DATASET CONTENT

++++

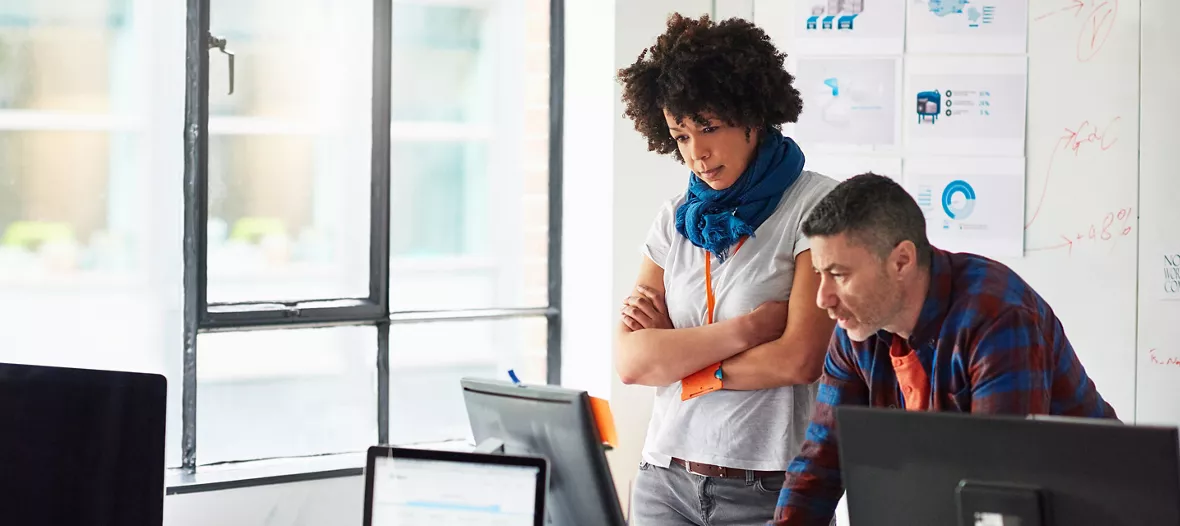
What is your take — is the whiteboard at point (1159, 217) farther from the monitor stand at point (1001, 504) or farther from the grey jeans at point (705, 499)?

++++

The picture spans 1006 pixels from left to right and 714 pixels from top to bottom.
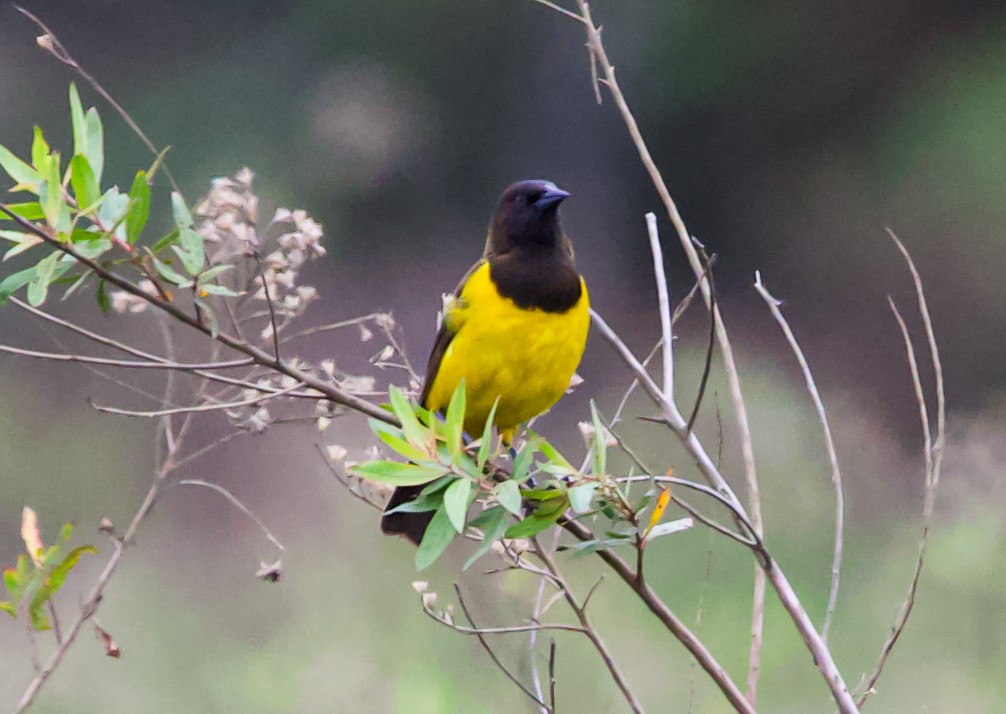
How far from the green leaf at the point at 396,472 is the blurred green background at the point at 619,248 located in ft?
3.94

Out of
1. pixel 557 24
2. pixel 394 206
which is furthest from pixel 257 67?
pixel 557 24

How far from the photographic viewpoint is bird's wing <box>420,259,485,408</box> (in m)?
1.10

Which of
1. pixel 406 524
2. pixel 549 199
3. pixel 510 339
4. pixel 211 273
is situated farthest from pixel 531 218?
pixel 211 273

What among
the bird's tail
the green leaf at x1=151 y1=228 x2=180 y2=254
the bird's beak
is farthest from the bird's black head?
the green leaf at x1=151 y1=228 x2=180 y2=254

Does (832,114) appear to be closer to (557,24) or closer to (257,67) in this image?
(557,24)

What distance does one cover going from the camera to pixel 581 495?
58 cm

++++

EXERCISE TASK
Which lines of the material above contain the string "What"? Pull out each of those lines in full, matching case exactly.

FINAL RESULT
What is your take — is the whiteboard at point (1159, 217) farther from the monitor stand at point (1001, 504) or farther from the grey jeans at point (705, 499)?
What among
What distance does one cover going from the camera to pixel 581 495?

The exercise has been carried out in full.